California in my Kitchen
Here are the lemons loitering in my kitchen, no idea that every delicious scrap of their peel and juice is about to be make into something:
The lemons have become: lemon curd (3 kinds), a very tasty lemon pasta, lemon macaroons, lemon sugar, limoncello, lemon pistachio shortbread, candied lemon peel, lemon truffles, salt-preserved lemons, part of a lemon-ginger tofu dish, a lemon pie, lemon whip-cream and a failed attempt at drunken lemon marmalade which may still be revived as drunken lemon candy.
Alright, it's true, the lemons pictured in the bowl above did not become all those things. They became some of those things, they were Meyer lemon round one, and they inspired Meyer lemon round two and three. The end of round three were juiced, and frozen in ice cubes for future lemon squares and pie. The Meyer lemon season may be brief, but I made as best use of it as I could.
Here we have two jars of future limonchello, also known as the skins of 10 lemons sitting in vodka. The jars went from the kitchen table to a dark cupboard where they spent three weeks considering what they had done. At that point the peels were removed, and simple syrup added. If I had more lemons, I tell you, I would be making more of this. It is disturbingly good and easy to drink. If it lasts long enough, it will make fabulous summer patio drinks, We'll see. In the meanwhile it is making very nice "little nip at the end of the day drinks".
More lemons in jars about to be sent off to lemon purgatory. These ones are packed in lemon juice and salt and were sent to spend two weeks in the dark cupboard. I daily shook the jar and at the end of two weeks moved the jar to the fridge. Further salt lemon adventures to follow. My lips pucker in anticipation.
Why yes, those cookies might have finely ground pistachio pieces in them. The kind of pistachio pieces that might have been on their way to being part of pistachio macaroons if only they had been smaller. Alas, these pistachio pieces were too big to pass through the sieve, and so became part of these cookies instead of macaroons. Neither way really seems like a bad end for a pistachio really.
Oh, and California is not just about lemons. The grocery store also had fragrant organic heirloom oranges. I did not want the lemons to be lonely, so I brought home a bag. And then went back for another. The first bag of oranges was peeled and juiced.
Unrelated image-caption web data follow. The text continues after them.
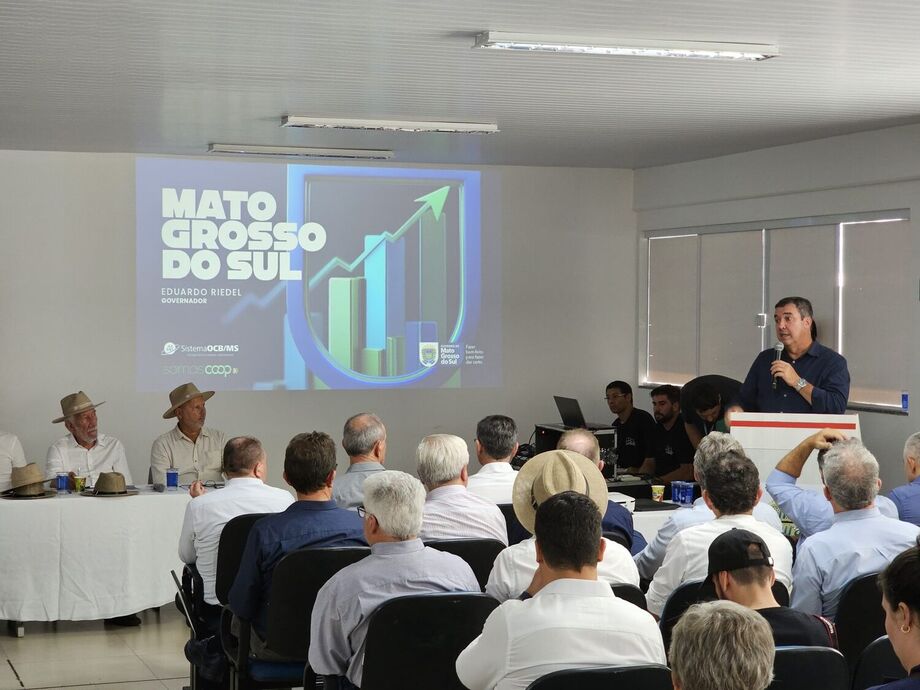 O governador Eduardo Riedel participa de evento ao lado de lideranças do setor cooperativista.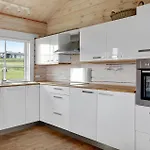 3 Bedroom Gorgeous In Hasle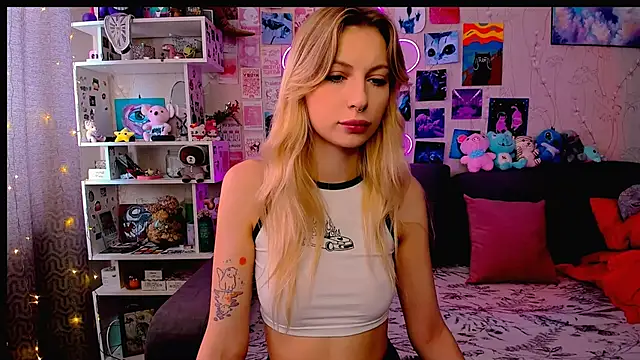 Snapshot of Maria_Hunt chatting on 15, 2, 2025 Maria Hunt online show from 15, 2, 2025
I candied the peels (including dipping some in chocolate) and the juice became several jars of orange creamsicle jelly. The jelly turns out to be an excellent addition to our home-made sheep's milk yogurt, highly favoured by babies and big people alike.
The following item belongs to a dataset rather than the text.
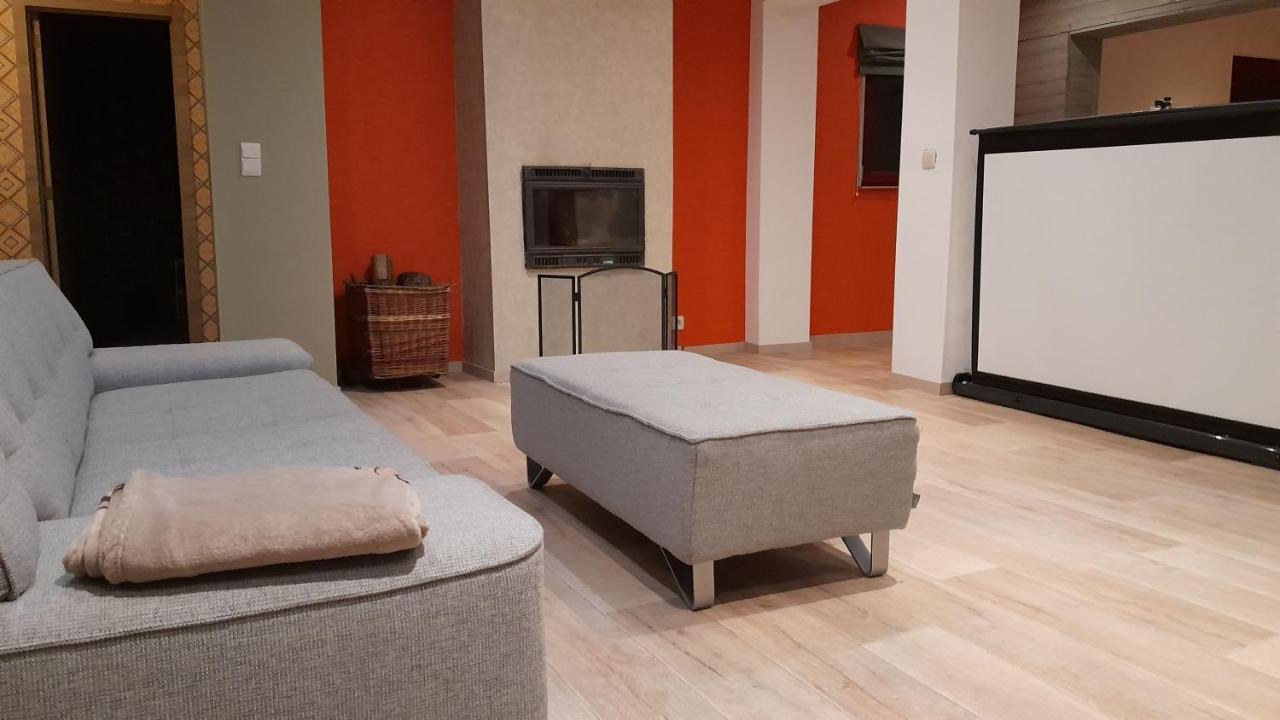 Yvoir, La Porte Des Ardennes 外观 照片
There is California in my kitchen, and I am mighty pleased about it. I was introduced to candied peel a number of years ago by my friend Jane who would make it for Pesach. I've thought of her lots as I have been peeling and cutting and boiling and rolling and drying the peel. I also used a lemon juicer Jane gave me (which she purchased in Costa Rica) to juice fruit in my citrus extravaganza. I'm not able to join Jane at her Seder tables this year due to distance and family obligations, but i will share my candied peel at the seders I attend, and think of Jane serving hers and feel a little closer to her.